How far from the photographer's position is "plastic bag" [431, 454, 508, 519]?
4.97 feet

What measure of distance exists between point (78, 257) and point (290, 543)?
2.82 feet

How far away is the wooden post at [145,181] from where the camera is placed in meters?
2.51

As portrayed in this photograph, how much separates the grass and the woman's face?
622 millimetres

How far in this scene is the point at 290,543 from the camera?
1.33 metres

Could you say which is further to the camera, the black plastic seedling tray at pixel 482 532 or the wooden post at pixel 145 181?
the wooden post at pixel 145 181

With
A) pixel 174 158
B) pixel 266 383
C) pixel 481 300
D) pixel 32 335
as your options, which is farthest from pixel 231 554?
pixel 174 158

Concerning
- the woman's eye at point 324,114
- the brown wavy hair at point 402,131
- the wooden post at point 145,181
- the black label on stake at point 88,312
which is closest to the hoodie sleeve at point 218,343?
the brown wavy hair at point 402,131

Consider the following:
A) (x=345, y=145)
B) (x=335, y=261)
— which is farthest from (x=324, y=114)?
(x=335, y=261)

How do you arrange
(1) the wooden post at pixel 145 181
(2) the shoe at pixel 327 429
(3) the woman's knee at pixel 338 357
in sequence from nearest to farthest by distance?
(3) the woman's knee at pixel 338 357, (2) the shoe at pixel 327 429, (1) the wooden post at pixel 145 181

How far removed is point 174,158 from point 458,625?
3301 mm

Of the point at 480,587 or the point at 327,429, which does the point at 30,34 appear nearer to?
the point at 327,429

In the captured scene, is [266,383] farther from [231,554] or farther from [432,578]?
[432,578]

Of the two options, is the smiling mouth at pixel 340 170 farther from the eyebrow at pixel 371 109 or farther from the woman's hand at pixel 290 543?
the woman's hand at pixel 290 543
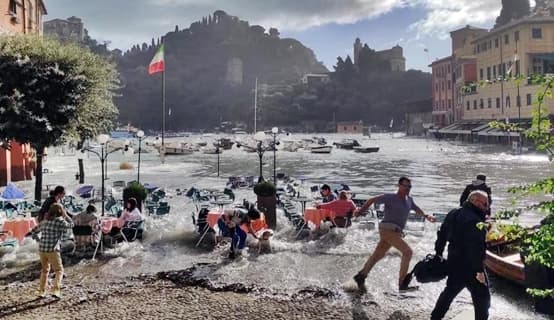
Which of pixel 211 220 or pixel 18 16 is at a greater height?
pixel 18 16

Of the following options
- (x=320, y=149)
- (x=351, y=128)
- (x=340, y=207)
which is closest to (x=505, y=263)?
(x=340, y=207)

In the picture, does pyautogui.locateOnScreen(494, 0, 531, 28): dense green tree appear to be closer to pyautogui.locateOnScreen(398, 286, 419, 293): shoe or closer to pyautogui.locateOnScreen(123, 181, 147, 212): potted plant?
pyautogui.locateOnScreen(123, 181, 147, 212): potted plant

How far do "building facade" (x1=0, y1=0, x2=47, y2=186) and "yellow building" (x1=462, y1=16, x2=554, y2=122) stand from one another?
49862 mm

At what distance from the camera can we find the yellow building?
203ft

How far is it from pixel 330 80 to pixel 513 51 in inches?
4659

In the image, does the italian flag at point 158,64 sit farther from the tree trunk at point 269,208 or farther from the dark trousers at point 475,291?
the dark trousers at point 475,291

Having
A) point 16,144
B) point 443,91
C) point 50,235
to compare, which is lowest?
point 50,235

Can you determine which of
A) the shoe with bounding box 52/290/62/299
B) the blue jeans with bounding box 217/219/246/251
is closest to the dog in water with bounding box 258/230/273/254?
the blue jeans with bounding box 217/219/246/251

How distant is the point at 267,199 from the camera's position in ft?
41.3

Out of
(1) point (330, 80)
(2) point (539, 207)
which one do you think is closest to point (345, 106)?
(1) point (330, 80)

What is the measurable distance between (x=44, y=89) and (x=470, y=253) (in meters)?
13.7

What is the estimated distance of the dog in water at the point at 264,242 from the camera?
10.6 metres

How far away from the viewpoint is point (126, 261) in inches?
396

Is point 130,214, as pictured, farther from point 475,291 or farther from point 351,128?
point 351,128
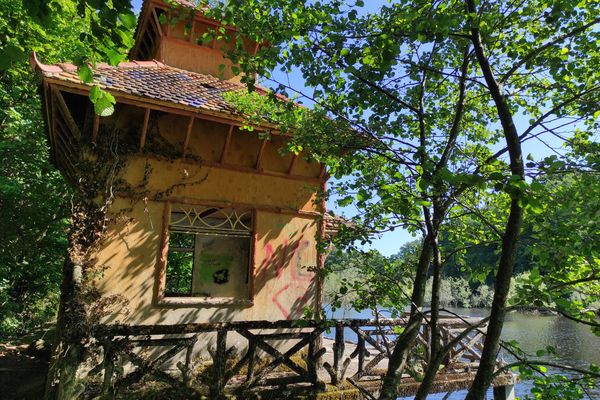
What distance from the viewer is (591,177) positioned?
303 cm

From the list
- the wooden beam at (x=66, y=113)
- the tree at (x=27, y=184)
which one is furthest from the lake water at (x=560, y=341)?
the wooden beam at (x=66, y=113)

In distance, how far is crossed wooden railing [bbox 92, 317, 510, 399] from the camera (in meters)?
5.29

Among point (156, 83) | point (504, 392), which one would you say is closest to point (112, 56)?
point (156, 83)

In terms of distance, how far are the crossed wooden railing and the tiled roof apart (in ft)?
11.6

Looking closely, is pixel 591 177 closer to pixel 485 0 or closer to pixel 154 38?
pixel 485 0

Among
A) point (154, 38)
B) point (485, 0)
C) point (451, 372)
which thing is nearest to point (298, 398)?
point (451, 372)

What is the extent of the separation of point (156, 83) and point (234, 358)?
17.0 feet

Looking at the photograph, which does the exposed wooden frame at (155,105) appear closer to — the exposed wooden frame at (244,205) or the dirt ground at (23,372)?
the exposed wooden frame at (244,205)

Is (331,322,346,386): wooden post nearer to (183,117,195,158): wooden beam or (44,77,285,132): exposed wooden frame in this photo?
(44,77,285,132): exposed wooden frame

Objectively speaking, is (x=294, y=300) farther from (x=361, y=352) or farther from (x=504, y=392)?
(x=504, y=392)

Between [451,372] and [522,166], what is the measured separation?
6158 mm

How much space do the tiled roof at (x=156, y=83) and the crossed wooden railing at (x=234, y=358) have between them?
353cm

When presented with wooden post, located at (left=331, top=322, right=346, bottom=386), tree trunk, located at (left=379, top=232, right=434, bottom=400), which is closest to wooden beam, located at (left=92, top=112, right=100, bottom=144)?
wooden post, located at (left=331, top=322, right=346, bottom=386)

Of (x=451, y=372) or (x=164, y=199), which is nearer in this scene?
(x=164, y=199)
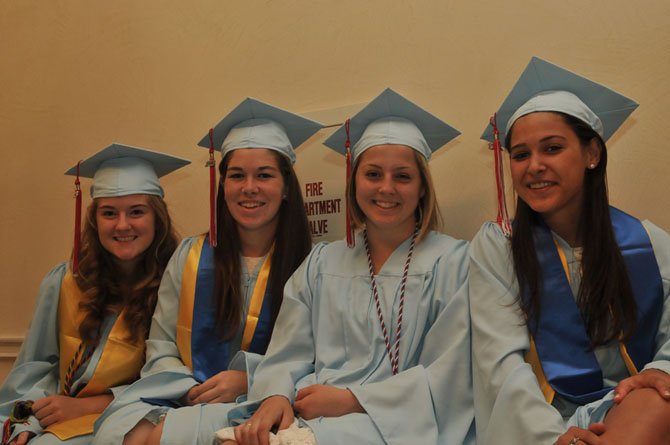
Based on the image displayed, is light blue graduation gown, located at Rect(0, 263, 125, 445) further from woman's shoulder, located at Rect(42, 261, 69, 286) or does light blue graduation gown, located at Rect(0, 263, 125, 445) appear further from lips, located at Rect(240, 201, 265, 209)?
lips, located at Rect(240, 201, 265, 209)

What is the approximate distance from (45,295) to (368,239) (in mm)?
1439

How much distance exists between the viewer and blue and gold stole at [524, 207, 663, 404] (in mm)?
2102

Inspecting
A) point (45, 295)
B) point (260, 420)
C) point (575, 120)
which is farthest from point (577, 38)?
point (45, 295)

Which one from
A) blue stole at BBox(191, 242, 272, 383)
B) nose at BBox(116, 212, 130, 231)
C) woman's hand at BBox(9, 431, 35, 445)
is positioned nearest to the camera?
woman's hand at BBox(9, 431, 35, 445)

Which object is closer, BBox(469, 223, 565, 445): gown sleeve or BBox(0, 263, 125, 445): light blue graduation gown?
BBox(469, 223, 565, 445): gown sleeve

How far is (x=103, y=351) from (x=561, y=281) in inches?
71.1

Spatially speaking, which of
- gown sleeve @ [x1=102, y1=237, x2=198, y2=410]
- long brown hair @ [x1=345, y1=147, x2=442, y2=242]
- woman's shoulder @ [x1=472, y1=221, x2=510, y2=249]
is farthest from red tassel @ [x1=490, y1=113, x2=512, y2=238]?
gown sleeve @ [x1=102, y1=237, x2=198, y2=410]

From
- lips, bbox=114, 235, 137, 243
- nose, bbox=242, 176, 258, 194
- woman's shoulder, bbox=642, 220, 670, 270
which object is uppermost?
nose, bbox=242, 176, 258, 194

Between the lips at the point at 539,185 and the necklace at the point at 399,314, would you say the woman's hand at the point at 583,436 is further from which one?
the lips at the point at 539,185

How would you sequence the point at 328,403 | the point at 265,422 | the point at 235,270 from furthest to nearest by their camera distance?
the point at 235,270
the point at 328,403
the point at 265,422

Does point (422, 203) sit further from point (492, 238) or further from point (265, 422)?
point (265, 422)

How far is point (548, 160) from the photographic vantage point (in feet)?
7.31

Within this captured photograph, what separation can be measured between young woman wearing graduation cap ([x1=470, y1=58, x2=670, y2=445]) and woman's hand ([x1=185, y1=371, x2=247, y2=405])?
869 millimetres

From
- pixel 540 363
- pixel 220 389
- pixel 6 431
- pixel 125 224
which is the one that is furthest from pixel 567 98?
pixel 6 431
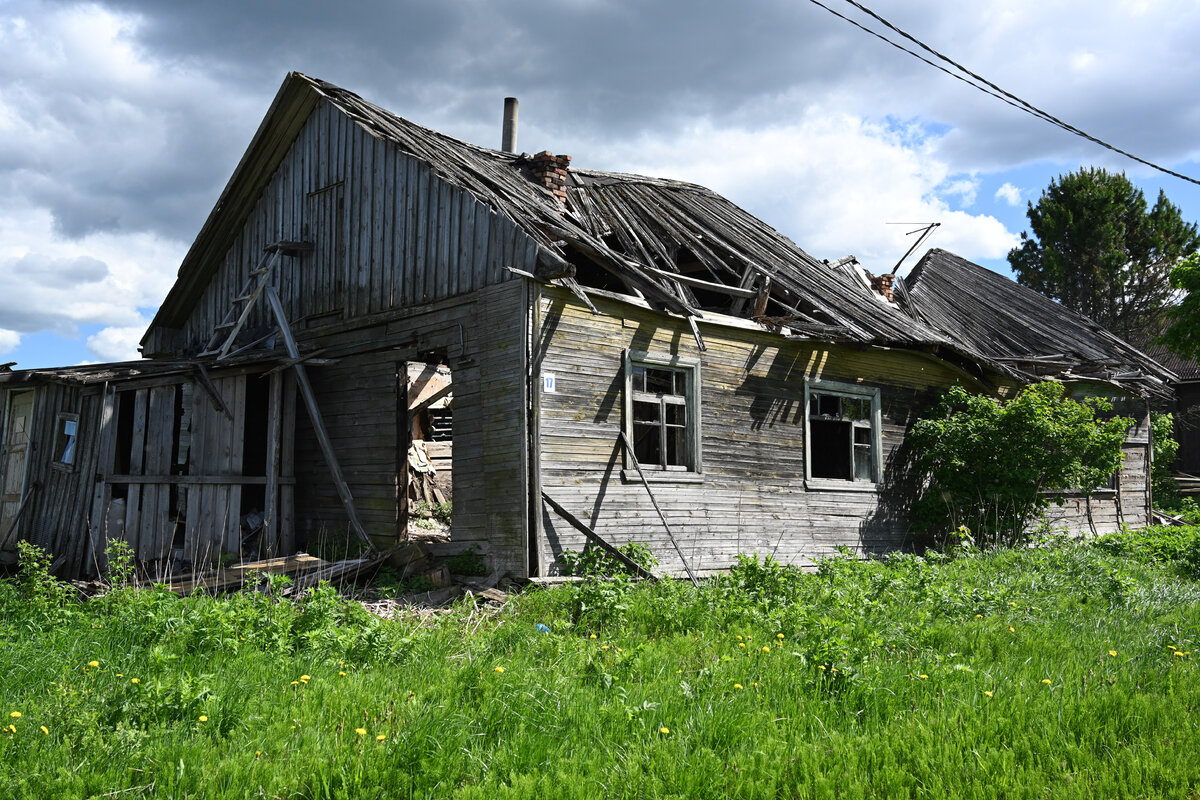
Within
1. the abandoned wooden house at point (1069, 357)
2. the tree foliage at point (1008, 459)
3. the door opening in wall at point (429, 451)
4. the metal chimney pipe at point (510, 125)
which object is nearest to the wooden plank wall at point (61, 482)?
the door opening in wall at point (429, 451)

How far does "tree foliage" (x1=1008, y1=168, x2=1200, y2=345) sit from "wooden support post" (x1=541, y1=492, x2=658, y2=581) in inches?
1336

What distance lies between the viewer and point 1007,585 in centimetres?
930

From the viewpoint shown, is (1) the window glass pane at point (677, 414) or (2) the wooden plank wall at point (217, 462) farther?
(1) the window glass pane at point (677, 414)

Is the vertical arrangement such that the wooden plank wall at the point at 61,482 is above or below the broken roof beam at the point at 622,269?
Result: below

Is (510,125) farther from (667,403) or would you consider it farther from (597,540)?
(597,540)

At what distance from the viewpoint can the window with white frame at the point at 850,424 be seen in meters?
13.9

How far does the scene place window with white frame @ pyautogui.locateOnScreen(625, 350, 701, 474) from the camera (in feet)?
37.3

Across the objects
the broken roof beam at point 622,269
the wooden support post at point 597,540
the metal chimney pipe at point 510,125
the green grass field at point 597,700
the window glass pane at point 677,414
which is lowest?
the green grass field at point 597,700

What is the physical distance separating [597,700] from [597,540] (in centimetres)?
503

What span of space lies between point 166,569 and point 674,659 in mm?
7056

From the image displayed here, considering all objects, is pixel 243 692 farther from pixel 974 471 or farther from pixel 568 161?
pixel 974 471

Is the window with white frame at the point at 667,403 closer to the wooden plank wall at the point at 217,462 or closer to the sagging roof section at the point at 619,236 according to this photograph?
the sagging roof section at the point at 619,236

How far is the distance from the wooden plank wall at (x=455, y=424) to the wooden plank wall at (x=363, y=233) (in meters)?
0.37

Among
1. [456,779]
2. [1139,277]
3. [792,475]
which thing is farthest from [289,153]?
[1139,277]
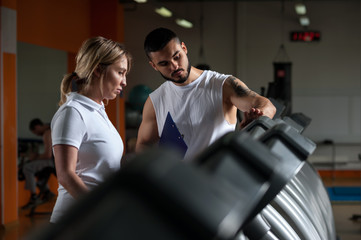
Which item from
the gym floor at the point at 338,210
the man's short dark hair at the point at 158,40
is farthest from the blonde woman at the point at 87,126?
the gym floor at the point at 338,210

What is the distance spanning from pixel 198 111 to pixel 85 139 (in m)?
0.84

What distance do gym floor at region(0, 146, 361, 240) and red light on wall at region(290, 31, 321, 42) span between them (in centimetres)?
238

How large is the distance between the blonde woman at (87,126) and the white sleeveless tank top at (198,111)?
61 centimetres

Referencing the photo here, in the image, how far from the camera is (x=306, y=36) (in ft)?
37.8

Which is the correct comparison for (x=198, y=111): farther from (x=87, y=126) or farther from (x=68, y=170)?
(x=68, y=170)

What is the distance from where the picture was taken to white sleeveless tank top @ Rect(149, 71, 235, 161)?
2.50m

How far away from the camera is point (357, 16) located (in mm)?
11508

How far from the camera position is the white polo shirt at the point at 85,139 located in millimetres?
1754

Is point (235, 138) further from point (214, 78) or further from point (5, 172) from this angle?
point (5, 172)

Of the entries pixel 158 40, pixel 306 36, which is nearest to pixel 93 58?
pixel 158 40

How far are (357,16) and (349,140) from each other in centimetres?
272

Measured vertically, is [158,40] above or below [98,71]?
above

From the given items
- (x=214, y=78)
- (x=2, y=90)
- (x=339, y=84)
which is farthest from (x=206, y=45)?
(x=214, y=78)

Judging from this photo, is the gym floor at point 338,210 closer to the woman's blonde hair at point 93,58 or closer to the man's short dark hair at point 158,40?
the man's short dark hair at point 158,40
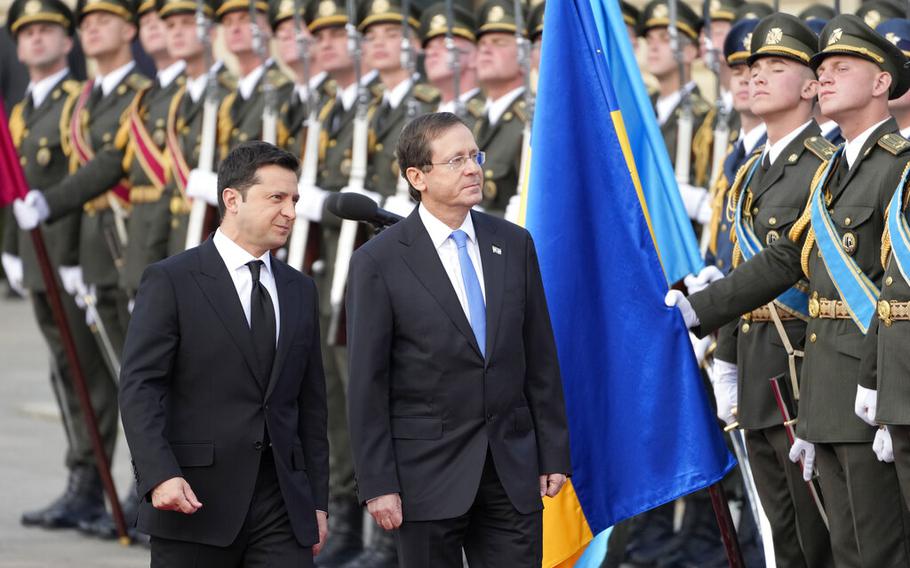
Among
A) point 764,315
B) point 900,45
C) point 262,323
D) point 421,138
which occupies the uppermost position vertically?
point 900,45

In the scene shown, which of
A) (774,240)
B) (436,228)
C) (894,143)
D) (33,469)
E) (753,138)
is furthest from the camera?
(33,469)

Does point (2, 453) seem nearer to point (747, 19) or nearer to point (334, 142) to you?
point (334, 142)

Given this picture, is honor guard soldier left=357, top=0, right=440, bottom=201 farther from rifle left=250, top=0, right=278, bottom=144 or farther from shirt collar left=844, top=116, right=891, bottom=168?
shirt collar left=844, top=116, right=891, bottom=168

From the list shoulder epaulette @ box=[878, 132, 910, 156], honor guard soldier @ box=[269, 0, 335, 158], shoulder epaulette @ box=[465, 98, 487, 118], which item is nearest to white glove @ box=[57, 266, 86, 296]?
honor guard soldier @ box=[269, 0, 335, 158]

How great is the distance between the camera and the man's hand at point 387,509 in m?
4.89

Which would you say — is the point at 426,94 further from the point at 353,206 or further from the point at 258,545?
the point at 258,545

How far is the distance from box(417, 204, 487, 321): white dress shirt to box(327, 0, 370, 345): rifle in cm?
332

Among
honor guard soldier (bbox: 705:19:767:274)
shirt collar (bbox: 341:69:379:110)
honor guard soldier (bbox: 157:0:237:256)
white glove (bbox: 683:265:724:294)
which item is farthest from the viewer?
honor guard soldier (bbox: 157:0:237:256)

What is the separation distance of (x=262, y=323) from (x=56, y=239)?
187 inches

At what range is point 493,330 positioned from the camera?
497cm

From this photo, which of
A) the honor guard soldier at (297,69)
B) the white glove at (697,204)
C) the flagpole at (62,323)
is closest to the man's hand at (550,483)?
the white glove at (697,204)

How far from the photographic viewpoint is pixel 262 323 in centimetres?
491

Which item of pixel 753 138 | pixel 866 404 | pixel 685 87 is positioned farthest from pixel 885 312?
pixel 685 87

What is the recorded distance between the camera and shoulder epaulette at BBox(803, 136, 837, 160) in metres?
5.77
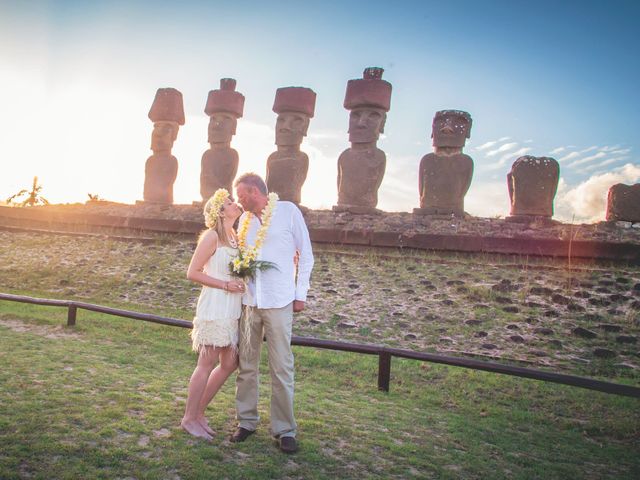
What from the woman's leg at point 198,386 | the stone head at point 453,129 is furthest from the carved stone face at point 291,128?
the woman's leg at point 198,386

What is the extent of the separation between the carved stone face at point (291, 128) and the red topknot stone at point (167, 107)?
4.26 m

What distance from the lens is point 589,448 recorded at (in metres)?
3.90

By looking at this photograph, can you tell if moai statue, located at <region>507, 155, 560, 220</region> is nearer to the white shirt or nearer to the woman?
the white shirt

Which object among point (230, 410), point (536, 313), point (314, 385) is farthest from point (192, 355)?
point (536, 313)

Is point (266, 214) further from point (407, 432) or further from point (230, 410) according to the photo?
point (407, 432)

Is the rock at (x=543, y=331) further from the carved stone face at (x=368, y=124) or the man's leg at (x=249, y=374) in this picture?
the carved stone face at (x=368, y=124)

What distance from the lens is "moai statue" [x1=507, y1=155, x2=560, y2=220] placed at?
10.1m

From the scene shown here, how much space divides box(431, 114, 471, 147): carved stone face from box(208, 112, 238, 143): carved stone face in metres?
6.35

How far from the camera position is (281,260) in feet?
10.8

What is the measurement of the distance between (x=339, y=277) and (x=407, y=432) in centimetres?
547

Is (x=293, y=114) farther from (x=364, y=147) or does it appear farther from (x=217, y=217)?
(x=217, y=217)

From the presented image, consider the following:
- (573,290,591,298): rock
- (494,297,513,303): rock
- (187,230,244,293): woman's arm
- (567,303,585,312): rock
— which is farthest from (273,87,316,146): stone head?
(187,230,244,293): woman's arm

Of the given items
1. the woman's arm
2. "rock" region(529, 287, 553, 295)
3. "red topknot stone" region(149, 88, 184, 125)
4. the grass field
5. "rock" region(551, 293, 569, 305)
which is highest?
"red topknot stone" region(149, 88, 184, 125)

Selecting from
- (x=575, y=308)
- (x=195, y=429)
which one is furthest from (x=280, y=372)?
(x=575, y=308)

▬▬▬

**What you will do**. Give again the lines from the line holding "Is the rock" through the close of the listing, both included, exactly as written and with nothing else.

**Solution for this exercise**.
Is the rock at (x=543, y=331) further from the carved stone face at (x=368, y=124) or the man's leg at (x=249, y=374) in this picture?
the carved stone face at (x=368, y=124)

What distance from the lens is "moai statue" [x1=507, y1=155, x2=560, y2=220] placed at?
10.1m

From the scene shown here, how much space divides box(431, 114, 471, 147): carved stone face from box(208, 112, 238, 143): carved stone face in metres?
6.35

How far from the camera position is (281,260) in feet?
10.8

What is the measurement of the distance between (x=339, y=277) and (x=407, y=432) in centimetres?
547

Is (x=293, y=114) farther from (x=364, y=147) or does it appear farther from (x=217, y=217)?
(x=217, y=217)

From the presented image, consider the following:
- (573,290,591,298): rock
- (494,297,513,303): rock
- (187,230,244,293): woman's arm
- (567,303,585,312): rock
— which is farthest from (273,87,316,146): stone head?
(187,230,244,293): woman's arm

Of the given items
1. the woman's arm
2. "rock" region(529, 287, 553, 295)
3. "red topknot stone" region(149, 88, 184, 125)
4. the grass field
5. "rock" region(551, 293, 569, 305)
which is highest?
"red topknot stone" region(149, 88, 184, 125)

Selecting from
- (x=575, y=308)
- (x=195, y=429)
which one is furthest from (x=280, y=372)?
(x=575, y=308)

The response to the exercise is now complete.